I'm a bit confused now. You use *functions* to do that? Or do you mean scripts?
By the way: with alias you could name your custom "script" esync because it
doesn't place a file on the harddisk.

> Likewise, and the real reason for this whole explanation, I /had/ an
> "einfo" scriptlet that simply ran "emerge info".  This can be very handy
> to run, if like me, you have several slotted versions of gcc merged, and
> you sometimes forget which one you have eselected or gcc-configed as the
> one portage will use.  Likewise, it's useful for checking on CFLAGS (or
> CXXFLAGS OR LDFLAGS or...), if you modified them from the normal ones
> because a particular package wasn't cooperating, and you want to see if
> you remembered to switch them back or not.
> 
> However, I ran into a problem.  The output of einfo was too long to
> quickly find the most useful info -- the stuff I most often change and
> therefore most often am looking for.
> 
> No sweat!  I shortened my original "einfo" to simply "ei", and added a
> second script, "eis" (for einfo short), that simply piped the output of
> the usual emerge info into a grep that only returned the lines I most
> often need -- the big title one with gcc and similar info, CFLAGS,
> CXXFLAGS, LDFLAGS, and FEATURES.  USE would also be useful, but it's too
> long even by itself to be searched at a glance, so if I want it, I simply
> run ei and look for what I want in the longer output.

Impressive.

> ...  Another deep breath... <g>
> 
> OK, with that as a preliminary, you should be able to understand the
> following:
> 
> $eis
> 
> Portage 2.1_pre4-r1 (default-linux/amd64/2006.0, gcc-4.1.0-beta20060127,
> glibc-2.3.6-r2, 2.6.15 x86_64)
> 
> CFLAGS="-march=k8 -Os -pipe -fomit-frame-pointer -frename-registers
> -funit-at-a-time -fweb -freorder-blocks-and-partition
> -fmerge-all-constants"
> 
> CXXFLAGS="-march=k8 -Os -pipe -fomit-frame-pointer -frename-registers
> -funit-at-a-time -fweb -freorder-blocks-and-partition
> -fmerge-all-constants"
> 
> FEATURES="autoconfig buildpkg candy ccache confcache distlocks
> multilib-strict parallel-fetch sandbox sfperms strict userfetch"
> 
> LDFLAGS="-Wl,-z,now"
> 
> MAKEOPTS="-j4"
> 
> To make sense of that...
> 
> * The portage and glibc versions are ~amd64, as set in make.conf for the
> system in general.
> 
> * CFLAGS:  
> 
> I choose -Os, optimize for size, because a modern CPU and the various
> cache levels are FAR faster than main memory.  This difference is
> frequently severe enough that it's actually more efficient to optimize for
> size than for CPU performance, because the result is smaller code that
> maintains cache locality (stays in fast cache) far better, and the CPU
> saves more time that it would otherwise be spending idle, waiting for data
> to come in from slower more distant memory, than the actual cost of the
> loss of cycle efficiency that's often the tradeoff for small code.

Given the fact that two CPUs, only differing in L2 Cache size, have nearly the
same performance, I doubt that the performance increase is very big.
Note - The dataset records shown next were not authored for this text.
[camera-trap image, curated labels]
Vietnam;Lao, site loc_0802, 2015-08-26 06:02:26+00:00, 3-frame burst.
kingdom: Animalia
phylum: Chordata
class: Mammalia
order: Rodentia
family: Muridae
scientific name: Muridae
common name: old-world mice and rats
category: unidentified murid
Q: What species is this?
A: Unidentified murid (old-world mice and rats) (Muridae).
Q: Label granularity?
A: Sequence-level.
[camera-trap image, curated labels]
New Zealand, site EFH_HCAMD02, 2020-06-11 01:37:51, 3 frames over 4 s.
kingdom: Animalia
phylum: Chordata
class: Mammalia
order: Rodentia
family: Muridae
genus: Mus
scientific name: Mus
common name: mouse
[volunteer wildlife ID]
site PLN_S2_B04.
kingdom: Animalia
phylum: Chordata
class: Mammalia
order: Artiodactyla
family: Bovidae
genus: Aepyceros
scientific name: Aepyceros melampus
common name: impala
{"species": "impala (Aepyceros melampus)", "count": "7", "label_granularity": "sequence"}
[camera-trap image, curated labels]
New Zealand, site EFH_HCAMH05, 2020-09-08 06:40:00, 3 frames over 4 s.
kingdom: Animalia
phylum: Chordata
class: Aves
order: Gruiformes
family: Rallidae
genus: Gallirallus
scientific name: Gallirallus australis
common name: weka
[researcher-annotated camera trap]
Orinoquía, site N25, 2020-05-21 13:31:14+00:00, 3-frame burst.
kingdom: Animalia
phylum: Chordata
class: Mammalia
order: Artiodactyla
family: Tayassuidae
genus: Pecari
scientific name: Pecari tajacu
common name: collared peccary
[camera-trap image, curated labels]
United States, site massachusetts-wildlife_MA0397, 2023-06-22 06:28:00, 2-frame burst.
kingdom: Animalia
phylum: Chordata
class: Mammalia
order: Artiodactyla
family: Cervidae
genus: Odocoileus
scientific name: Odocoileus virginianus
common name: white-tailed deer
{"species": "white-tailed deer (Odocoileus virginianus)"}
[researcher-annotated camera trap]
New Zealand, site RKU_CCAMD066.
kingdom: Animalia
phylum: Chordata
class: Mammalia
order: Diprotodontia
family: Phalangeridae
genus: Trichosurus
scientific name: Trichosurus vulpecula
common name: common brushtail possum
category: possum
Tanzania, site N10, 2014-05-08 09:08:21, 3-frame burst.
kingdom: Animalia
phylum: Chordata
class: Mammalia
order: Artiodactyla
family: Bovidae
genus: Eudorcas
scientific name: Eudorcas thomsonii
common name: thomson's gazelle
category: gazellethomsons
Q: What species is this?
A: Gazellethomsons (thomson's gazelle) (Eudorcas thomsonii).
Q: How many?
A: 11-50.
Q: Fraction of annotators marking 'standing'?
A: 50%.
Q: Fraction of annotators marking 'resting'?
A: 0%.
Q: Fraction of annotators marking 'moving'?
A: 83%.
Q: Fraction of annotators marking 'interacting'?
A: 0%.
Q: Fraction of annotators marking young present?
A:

Some
interesting figures:

Athlon64 something (forgot what, but shouldn't matter anyway) with 1 MB L2-cache
 is 4% faster than an Athlon64 of the same frequency but with only 512kB
L2-cache. The bigger the cache sizes you compare get, the smaller the
performance increase. Since you run a dual Opteron system with 1 MB L2 cache per
CPU I tend to say that the actual performance increase you experience is about
3%. But then I didn't take into account that -Os leaves out a few optimizations
which would be included by -O2, the default optimization level, which actually
makes the code a bit slower when compared to -O2. So, the performance increase
you really experience shrinks to about 0-2%. I'd tend to proclaim that -O2 is
even faster for most of the code, but that's only my feeling.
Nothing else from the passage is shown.